An aside: Small and large multiline strings
The first entry in the list above, "Putting newlines in string literals", might be thought of as a subset of the fourth, "putting very large quantities of text in string literals". (In fact, all of the entries could perhaps be subsumed by the fourth.) However, we believe they are best addressed as separate goals, using separate features.
When you are embedding enormous string literals in source code, you must put undistorted representation of the string above all other considerations. If the design which best permits the string to be written verbatim is ugly, bulky, unlike other language constructs, disruptive to code readability, error-prone, arbitrary, difficult to parse, or otherwise a wart on the language, that is simply the price we have to pay for that feature.
But it's a different story for short multiline strings. When you are writing a little bit of text, but still more than one line, you don't want to disrupt your code's indentation, add whole lines just for delimiters, insert bizarre or cryptic tokens into your code, or create syntax errors which take ten minutes to trace back to their source. You want a different feature, with different tradeoffs.
It is that feature which we propose.
The goal: Newlines in string literals
Consider a piece of code which generates a small XML string:
let xml = "<?xml version=\"1.0\"?>\n<catalog>\n\t<book id=\"bk101\" empty=\"\">\n\t\t<author>\(author)</author>\n\t</book>\n</catalog>"
The string is practically unreadable, its structure drowned in escapes and
run-together lines; it looks like little more than line noise. We can
improve its readability somewhat by concatenating separate strings for
each line and using real tabs instead of
let xml = "<?xml version=\"1.0\"?>\n" + "<catalog>\n" + " <book id=\"bk101\" empty=\"\">\n" + " <author>\(author)</author>\n" + " </book>\n" + "</catalog>"

> **Supplied material**:

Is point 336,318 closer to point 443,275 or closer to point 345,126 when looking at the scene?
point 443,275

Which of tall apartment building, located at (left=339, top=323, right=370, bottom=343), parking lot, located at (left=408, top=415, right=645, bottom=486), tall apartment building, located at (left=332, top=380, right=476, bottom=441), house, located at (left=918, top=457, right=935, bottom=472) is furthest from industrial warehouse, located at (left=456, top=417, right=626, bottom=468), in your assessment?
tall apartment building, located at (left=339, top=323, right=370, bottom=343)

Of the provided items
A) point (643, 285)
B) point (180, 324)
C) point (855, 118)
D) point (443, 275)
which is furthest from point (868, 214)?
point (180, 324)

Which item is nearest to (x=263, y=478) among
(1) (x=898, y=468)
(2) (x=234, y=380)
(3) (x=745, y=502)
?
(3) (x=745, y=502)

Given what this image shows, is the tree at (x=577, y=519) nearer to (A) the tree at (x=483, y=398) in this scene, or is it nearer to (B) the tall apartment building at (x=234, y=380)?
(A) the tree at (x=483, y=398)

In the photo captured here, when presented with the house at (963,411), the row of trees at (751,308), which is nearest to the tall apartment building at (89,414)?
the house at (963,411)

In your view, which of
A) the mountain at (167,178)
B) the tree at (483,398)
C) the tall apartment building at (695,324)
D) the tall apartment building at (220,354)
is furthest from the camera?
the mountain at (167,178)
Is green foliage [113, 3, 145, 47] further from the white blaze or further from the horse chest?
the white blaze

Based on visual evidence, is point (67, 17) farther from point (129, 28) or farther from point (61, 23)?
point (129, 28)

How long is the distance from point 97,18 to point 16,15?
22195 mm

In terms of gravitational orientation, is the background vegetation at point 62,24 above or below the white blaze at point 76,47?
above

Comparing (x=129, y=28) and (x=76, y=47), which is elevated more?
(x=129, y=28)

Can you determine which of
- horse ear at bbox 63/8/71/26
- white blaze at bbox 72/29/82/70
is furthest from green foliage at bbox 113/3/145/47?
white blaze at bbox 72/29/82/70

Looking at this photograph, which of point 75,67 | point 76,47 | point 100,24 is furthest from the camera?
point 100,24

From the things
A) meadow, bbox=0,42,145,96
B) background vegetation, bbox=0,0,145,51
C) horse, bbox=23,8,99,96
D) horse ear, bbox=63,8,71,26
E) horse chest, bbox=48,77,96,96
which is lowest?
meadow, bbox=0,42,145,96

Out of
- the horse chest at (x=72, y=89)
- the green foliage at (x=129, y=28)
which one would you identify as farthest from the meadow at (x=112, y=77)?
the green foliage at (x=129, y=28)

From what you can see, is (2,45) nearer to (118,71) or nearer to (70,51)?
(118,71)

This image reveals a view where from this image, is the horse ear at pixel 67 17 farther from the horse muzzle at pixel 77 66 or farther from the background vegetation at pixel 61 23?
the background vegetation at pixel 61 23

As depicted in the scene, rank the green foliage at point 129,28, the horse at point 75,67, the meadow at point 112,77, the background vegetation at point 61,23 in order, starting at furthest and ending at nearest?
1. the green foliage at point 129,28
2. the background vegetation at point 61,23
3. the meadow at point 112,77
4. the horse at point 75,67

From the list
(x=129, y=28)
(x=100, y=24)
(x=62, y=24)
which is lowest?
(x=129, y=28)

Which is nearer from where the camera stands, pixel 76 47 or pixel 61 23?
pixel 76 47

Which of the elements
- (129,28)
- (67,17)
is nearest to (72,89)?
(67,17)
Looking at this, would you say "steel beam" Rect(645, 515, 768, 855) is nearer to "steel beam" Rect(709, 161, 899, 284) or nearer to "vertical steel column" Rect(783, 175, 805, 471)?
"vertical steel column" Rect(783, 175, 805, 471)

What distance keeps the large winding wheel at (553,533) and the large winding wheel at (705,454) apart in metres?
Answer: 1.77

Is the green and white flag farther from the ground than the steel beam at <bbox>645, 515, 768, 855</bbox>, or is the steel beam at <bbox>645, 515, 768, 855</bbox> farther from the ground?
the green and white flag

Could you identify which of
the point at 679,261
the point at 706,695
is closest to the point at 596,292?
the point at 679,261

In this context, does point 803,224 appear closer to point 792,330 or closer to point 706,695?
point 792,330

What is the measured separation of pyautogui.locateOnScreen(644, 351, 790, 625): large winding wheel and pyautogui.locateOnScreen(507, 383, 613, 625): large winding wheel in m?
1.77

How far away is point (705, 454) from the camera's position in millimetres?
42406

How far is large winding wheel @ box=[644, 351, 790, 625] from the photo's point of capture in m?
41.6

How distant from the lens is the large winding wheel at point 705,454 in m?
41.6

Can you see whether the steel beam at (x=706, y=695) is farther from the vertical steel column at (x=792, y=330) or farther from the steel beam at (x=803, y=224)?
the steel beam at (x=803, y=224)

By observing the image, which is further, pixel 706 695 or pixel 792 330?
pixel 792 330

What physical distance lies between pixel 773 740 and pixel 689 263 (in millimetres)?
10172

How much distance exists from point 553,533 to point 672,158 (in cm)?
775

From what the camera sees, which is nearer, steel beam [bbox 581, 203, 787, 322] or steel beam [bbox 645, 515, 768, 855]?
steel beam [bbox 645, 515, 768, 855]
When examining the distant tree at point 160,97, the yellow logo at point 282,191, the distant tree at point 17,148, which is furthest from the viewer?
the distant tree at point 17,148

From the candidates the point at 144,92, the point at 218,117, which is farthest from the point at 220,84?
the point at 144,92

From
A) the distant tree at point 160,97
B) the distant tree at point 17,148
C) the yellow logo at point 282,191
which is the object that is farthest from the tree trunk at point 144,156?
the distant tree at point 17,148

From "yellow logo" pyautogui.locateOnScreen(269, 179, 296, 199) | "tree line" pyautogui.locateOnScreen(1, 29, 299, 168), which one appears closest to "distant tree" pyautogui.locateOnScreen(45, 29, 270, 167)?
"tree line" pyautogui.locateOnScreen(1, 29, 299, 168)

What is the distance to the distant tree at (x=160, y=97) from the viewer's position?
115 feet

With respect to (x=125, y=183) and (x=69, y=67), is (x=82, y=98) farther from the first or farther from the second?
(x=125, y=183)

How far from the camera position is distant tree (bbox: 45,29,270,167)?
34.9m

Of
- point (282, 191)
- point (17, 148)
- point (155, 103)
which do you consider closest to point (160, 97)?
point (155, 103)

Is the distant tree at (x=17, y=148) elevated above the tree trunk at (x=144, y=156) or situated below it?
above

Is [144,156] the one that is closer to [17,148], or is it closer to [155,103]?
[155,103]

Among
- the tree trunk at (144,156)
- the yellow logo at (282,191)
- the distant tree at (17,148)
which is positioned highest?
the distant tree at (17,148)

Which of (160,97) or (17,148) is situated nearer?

> **What you should do**:
Continue the discussion of multiline string literals from the point where it stops, after the concatenated XML example.

> **Answer area**:
However, this creates a more complex expression for the type checker, and there's still far more punctuation than ought to be necessary. If the most important goal of Swift is making code readable, this kind of code falls far short of that goal.
The example above generates XML, but there are many similar cases where a short fragment of text including newlines must be included in a string literal:
- Generating HTML, a task which will hopefully become more common
- Generating error messages and other user-facing text, in both graphical and command-line interfaces
- Generating configuration files and other "scripty" tasks
- Generating messages for other text-based protocols and formats
- Generating Swift code (common to work around the current lack of metaprogramming features other than generics)
- Generating code in general
We propose that, when Swift is parsing a string literal, if it reaches the end of the line without encountering an end quote, it should look at the next line. If it sees a quote at the beginning (a "continuation quote"), the string literal contains a newline and then continues on that line. Otherwise, the string literal is unterminated and syntactically invalid.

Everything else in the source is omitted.